South Sudan: unasked questions, unspoken answers
During my time working in South Sudan, I spent a week alongside the staff of Pariang Hospital, near Yida, in South Sudan's far north.
This article was originally published in September 2014 by the wonderful team at CARE.
‘What did you think?’ I’m asked by Isaac Ibrahim, a CARE-employed nurse, as our truck pulls away from his workplace, Pariang Hospital.
‘Umm… it’s hard. Very hard. You’re obviously all under a lot of pressure,’ I respond, weakly.
Isaac’s simple question has thrown me. I feel like any response will be woefully inadequate to the pressure, frustrations and challenges that Isaac and the 25 other staff at Pariang Hospital, in the far north of South Sudan, are dealing with every single day.
The hospital, in South Sudan’s Unity State, an area home to thousands of refugees from Sudan, is meant to support around 80,000 people from 100 kilometres in each direction. Syringes, equipment and medicines, including antibiotics and anti-malarial medicines, are in short supply. With roads impassable, hospitals like this rely on infrequent and expensive air deliveries for the necessities. Staff are clearly exhausted.
Isaac Ibrahim, a CARE-employed nurse at Pariang Hospital, South Sudan. ©Tom Perry/CARE
As our truck rolls along the long, straight dusty road back to Yida, where CARE’s operations in this part of Unity State are based, I begin to feel ashamed by my inadequate response. I distract myself by rifling through some notes from the visit. Isaac looks on with youthful interest. I show him some of the photos I’ve just taken, including one I took of him.

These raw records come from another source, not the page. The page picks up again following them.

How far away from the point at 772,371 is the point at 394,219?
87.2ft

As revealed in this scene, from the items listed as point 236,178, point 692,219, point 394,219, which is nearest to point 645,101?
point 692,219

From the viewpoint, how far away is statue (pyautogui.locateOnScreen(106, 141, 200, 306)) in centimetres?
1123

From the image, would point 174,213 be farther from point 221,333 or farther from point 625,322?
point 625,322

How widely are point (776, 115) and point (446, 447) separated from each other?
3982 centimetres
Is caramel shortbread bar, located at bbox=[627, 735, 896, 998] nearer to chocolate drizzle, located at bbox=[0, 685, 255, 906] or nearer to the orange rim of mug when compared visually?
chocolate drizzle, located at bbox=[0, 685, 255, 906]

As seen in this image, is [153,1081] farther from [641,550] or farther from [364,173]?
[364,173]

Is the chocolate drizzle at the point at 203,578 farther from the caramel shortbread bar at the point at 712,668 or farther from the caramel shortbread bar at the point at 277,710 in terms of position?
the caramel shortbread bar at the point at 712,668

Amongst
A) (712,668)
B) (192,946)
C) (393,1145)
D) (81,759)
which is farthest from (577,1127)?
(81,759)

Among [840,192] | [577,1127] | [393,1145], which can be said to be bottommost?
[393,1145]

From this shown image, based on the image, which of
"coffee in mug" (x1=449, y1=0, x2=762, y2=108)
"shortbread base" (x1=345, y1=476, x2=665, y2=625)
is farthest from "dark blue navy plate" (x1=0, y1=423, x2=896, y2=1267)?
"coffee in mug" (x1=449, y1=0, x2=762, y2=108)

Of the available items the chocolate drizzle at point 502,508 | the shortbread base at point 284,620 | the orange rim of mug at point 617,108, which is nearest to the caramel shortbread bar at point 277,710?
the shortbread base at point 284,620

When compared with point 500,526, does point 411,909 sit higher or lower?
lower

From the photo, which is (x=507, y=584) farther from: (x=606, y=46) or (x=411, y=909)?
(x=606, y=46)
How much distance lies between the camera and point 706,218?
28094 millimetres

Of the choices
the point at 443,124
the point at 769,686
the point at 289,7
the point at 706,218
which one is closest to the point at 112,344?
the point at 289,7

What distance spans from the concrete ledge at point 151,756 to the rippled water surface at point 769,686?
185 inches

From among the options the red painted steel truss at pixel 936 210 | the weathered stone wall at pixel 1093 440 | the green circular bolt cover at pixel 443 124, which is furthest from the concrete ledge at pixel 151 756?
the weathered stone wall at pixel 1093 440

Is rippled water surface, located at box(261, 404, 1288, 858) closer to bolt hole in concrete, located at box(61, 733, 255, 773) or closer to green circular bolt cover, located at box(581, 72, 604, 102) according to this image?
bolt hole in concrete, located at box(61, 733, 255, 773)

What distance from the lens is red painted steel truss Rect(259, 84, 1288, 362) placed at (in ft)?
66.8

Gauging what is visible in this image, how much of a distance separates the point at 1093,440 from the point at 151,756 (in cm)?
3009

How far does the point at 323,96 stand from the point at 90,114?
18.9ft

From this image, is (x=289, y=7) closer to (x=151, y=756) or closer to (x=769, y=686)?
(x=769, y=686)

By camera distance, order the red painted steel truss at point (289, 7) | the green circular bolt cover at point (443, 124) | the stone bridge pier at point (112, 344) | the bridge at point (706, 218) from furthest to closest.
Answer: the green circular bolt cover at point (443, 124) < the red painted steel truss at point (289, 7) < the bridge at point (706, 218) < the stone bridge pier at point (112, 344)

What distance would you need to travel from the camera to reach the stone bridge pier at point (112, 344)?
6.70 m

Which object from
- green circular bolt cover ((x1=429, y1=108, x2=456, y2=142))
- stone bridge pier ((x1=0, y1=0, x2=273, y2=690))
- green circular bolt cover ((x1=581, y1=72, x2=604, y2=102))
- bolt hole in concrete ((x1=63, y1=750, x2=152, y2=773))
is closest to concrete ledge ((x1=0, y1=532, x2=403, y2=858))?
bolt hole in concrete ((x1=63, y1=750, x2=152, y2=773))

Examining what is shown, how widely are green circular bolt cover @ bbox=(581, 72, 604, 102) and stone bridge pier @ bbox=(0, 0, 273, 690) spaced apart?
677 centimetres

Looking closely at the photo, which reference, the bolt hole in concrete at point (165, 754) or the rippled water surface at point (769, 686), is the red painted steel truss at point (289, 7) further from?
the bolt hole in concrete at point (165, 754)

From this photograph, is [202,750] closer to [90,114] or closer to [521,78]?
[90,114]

I ask Isaac how old he is. He tells me he is 40, but he certainly doesn’t look it. I tell him this, thinking that a change of mood might help, adding that most people think I’m yet to celebrate my 21st birthday, despite being 32. He smiles. But then he points out a small figure in the background of one of my photos. ‘What did you think of the little girl? About what was happening with her?’
The brief moment of shared youthfulness between us is over, because even without looking at the photo, I know the girl he’s talking about. No more than four or five years old, she was the first person my eyes were drawn to when we arrived at the hospital, sitting quietly on the waiting chair outside the clinic next to her father, a local policeman who had the same exhausted look of so many people here. The little girl was clearly very, very sick.
‘Does she have malaria?’ I ask Isaac.
‘Yes. But it’s more than that,’ he replies. ‘Even for a little girl like her, whose father has a paying job, there isn’t enough food for families to eat.’
‘We’re seeing many children like her. Some have malaria, many have diarrhoea from the malnutrition. Some are so badly malnourished that we have to send them straight to the emergency feeding centres. It’s very common now.’
Patients at the waiting at the Pariang health centre. The CARE health clinic in employs ten dedicated staff and it opened an operating theatre in April 2014. ©Josh Estey/CARE
I ask Isaac about the ‘now’. Since December last year, this country – just three years into its life – has been racked by violence, fear and hunger. And even before the outbreak of violence, South Sudan was one of the poorest countries in the world.
‘Before the war, things were better,’ Isaac tells me. ‘But once this war happened, people have just run away from their homes out of fear. They’ve lost their properties, they are living in very bad situations in the bush or in camps. There’s no healthy food like they used to eat.’
He tells me many sick and injured people were facing frightening journeys just to get to hospitals like Pariang.
‘Patients are coming in from far, far distances away – they’re just coming on foot, having walked for days. Or they’re arriving with transport like donkeys, or four people will be carrying a patient in on foot.’
He pauses and looks down at his hands. Isaac’s clearly seen a lot worse than people coming in exhausted.
‘There is still fear. Fear is still there, even though there is talk of peace agreements. There is no real signs of peace.’
I hope, for people like Isaac, and the hundreds of people he and the staff at Pariang Hospital support each week, that the peace comes soon.